[[ AVAILABLE DATA, beginning ]]

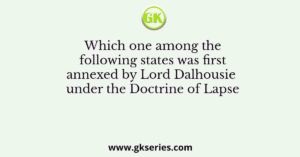 GK

Which one among the following states was first annexed by Lord Dalhousie under the Doctrine of Lapse

www.gkseries.com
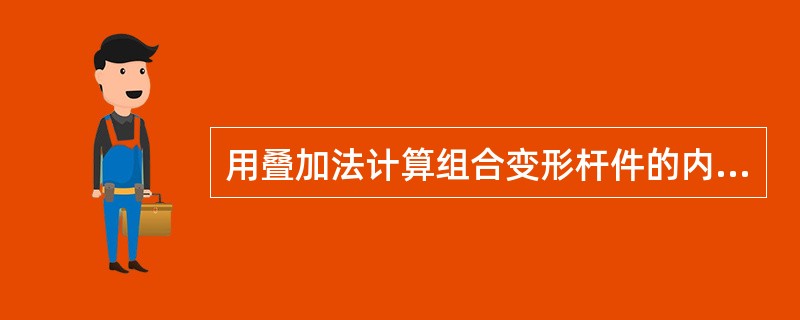 用叠加法计算组合变形杆件的内...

[[ AVAILABLE DATA, end ]]

■ WHAT THE TASK REQUIRES: Could the data above be reproduced exactly, with the pictures left out?

■ REPLY:
 GK

Which one among the following states was first annexed by Lord Dalhousie under the Doctrine of Lapse

www.gkseries.com
 用叠加法计算组合变形杆件的内...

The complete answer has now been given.